| SET EXERCISE |
Rewrite the stretch of records from the line containing "Which holds true: point" through the end of the records as a JSON list of strings, one string per line, with blank lines left out.

| RECORDS FOR THE EXERCISE |
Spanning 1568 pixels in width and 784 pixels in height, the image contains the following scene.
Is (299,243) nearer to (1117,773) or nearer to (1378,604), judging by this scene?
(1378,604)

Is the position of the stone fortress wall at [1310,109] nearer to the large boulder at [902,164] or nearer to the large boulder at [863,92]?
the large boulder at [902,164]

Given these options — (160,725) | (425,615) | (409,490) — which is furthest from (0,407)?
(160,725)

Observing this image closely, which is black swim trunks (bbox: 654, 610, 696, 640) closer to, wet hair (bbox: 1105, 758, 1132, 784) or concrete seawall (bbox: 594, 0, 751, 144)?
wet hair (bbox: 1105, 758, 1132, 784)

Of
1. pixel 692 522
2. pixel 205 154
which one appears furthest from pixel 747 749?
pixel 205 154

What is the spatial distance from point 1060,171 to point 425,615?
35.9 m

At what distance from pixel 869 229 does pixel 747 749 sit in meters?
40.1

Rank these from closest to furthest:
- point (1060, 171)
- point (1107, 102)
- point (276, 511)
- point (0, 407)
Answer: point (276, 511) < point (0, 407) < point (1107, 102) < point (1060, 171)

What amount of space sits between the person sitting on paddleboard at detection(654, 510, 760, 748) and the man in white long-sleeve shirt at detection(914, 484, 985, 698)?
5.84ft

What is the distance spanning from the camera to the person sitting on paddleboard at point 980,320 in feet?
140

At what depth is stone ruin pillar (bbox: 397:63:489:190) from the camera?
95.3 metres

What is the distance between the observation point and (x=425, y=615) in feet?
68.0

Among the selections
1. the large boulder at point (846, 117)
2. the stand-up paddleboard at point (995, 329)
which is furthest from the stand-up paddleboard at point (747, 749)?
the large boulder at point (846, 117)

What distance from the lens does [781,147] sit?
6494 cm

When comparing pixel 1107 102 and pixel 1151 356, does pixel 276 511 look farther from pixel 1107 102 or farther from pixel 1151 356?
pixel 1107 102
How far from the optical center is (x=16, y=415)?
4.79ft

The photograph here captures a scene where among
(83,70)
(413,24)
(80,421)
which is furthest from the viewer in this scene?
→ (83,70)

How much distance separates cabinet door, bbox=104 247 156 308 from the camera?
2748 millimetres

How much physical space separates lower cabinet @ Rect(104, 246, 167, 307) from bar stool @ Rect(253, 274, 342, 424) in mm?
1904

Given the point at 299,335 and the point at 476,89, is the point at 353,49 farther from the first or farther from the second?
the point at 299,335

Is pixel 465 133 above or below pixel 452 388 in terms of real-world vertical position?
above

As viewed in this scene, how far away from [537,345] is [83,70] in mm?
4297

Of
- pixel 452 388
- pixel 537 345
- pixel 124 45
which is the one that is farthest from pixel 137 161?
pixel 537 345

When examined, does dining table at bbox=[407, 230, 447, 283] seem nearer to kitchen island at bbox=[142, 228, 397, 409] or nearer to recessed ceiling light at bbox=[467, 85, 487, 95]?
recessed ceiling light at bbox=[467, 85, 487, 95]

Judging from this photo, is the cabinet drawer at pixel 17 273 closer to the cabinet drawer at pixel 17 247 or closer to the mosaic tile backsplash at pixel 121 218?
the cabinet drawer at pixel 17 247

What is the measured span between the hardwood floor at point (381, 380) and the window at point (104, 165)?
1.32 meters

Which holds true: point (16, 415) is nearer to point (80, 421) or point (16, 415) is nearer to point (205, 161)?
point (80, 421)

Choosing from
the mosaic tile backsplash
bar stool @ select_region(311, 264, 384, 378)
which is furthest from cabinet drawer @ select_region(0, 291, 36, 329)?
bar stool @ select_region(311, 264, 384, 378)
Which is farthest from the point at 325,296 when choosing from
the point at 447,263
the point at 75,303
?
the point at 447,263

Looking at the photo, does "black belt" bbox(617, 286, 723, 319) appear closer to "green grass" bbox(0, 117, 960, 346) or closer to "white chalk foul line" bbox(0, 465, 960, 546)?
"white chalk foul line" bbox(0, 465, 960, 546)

| THE OUTPUT |
[
  "Which holds true: point (16, 415) is nearer to point (80, 421) or point (16, 415) is nearer to point (205, 161)?",
  "point (80, 421)",
  "Choosing from",
  "the mosaic tile backsplash",
  "bar stool @ select_region(311, 264, 384, 378)",
  "which is furthest from cabinet drawer @ select_region(0, 291, 36, 329)?",
  "bar stool @ select_region(311, 264, 384, 378)",
  "Which is farthest from the point at 325,296 when choosing from",
  "the point at 447,263",
  "the point at 75,303",
  "?",
  "the point at 447,263",
  "Looking at the photo, does \"black belt\" bbox(617, 286, 723, 319) appear closer to \"green grass\" bbox(0, 117, 960, 346) or closer to \"white chalk foul line\" bbox(0, 465, 960, 546)?",
  "\"white chalk foul line\" bbox(0, 465, 960, 546)"
]